The first Mother’s Day celebrations occurred in ancient Egypt, Rome, and Greece. In those days, people didn’t honor their human mothers. Instead, they held festivals in honor of goddesses. For example, the Greeks used the occasion to celebrate Rhea, the mother of many other Greek gods.
In seventeenth century England, Mothering Sunday was celebrated each year on the fourth Sunday of Lent (the 40 days of fasting before Easter). Christians honored the church in which they were baptized, known as their Mother Church. Mothering Sunday soon began to honor human mothers, too.
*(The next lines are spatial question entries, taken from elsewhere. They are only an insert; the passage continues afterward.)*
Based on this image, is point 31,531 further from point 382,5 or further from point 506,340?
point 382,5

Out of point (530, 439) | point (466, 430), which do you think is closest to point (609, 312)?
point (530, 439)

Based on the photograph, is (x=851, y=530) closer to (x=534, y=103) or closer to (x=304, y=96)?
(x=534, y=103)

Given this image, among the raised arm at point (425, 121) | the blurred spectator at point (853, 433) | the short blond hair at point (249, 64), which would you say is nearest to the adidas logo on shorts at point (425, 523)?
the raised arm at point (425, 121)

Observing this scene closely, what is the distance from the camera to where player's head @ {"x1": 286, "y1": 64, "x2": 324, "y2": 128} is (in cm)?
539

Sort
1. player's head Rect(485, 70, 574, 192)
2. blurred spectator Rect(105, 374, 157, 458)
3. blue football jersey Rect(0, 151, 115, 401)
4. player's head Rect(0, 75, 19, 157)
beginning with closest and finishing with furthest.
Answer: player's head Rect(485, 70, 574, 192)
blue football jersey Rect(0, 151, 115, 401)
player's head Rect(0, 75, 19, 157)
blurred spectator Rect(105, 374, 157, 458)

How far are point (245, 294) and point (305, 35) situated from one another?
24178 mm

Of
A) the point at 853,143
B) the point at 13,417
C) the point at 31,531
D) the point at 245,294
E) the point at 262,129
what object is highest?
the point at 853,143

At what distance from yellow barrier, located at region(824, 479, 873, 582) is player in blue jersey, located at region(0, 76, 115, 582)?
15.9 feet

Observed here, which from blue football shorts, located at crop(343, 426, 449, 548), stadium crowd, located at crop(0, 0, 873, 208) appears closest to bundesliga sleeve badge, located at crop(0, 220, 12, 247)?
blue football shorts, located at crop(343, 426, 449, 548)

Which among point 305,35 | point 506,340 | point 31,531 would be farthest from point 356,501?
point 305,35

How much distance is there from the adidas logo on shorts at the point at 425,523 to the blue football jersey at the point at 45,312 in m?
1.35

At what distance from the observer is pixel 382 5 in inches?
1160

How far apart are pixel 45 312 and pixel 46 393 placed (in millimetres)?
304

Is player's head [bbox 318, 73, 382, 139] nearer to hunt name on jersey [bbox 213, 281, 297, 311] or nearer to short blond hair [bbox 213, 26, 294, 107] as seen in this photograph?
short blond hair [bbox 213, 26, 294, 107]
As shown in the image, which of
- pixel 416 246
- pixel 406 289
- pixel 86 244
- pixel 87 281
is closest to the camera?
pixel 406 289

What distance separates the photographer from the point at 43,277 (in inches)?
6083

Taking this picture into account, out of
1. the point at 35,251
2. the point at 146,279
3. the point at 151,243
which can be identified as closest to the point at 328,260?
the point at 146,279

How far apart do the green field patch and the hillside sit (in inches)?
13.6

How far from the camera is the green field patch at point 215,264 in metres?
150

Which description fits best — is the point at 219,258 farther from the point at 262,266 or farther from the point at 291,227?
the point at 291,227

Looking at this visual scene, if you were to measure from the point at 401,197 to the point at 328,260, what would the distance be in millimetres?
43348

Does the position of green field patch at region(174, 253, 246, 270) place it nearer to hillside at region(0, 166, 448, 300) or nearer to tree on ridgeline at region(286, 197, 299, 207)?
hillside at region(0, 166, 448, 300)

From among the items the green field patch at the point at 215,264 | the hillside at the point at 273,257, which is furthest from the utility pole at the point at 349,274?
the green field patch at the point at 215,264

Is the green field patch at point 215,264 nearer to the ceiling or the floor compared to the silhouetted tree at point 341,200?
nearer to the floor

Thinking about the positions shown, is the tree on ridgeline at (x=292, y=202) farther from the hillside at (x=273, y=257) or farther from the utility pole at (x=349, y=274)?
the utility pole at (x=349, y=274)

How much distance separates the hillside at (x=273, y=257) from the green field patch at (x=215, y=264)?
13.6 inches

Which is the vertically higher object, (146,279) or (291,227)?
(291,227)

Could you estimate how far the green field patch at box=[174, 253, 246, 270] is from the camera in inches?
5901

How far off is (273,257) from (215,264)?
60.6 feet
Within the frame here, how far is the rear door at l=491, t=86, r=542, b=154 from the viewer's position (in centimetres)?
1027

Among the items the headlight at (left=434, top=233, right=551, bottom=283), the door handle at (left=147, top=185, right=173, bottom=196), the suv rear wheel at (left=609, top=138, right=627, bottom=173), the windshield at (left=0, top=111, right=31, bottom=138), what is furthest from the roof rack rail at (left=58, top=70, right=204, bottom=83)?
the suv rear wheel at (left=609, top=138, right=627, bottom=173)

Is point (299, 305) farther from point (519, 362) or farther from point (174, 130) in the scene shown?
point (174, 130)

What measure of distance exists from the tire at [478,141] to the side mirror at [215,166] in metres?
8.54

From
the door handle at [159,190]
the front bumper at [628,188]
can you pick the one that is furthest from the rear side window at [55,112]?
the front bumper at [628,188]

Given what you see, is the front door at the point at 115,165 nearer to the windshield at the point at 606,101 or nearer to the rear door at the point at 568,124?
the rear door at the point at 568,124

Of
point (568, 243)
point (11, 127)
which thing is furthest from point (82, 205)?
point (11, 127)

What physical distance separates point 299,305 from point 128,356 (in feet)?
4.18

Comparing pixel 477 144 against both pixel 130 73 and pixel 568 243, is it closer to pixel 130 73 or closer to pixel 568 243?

British servants and employees who worked far from home received time off to visit their moms and share a family meal.
American colonists didn’t adopt the tradition of Mother’s Day, possibly because they were busy trying to survive in their new homes. The idea of celebrating Mother’s Day in the U.S. began with Julia Ward Howe, who became famous during the Civil War as the author of “The Battle Hymn of the Republic.” Howe thought wars were a waste of young men’s lives, and she called on mothers to protest the killing of their children in wars. In her Mother’s Day Proclamation, Howe wrote, “we women of one country will be too tender to those of another country to allow our sons to be trained to injure theirs.” In the 1870s, women’s groups in over a dozen American cities observed Howe’s holiday, but the idea didn’t really catch on until the following century.
In 1908, Anna M. Jarvis campaigned for an official Mother’s Day in memory of her own mother, an activist and social worker who hoped that the contributions of mothers would someday be recognized. Anna Jarvis was determined to make her mother’s wish come true. She petitioned the superintendent of the church her mother had attended and on May 10, 1908, the first official Mother’s Day celebration took place at a church service in Grafton, West Virginia. Jarvis gave carnations—her mother’s favorite flower—to each mother at the service. Later Jarvis and her supporters lobbied for the creation of an official Mother’s Day. In 1914 her dream came true when President Wilson declared the second Sunday in May as Mother’s Day.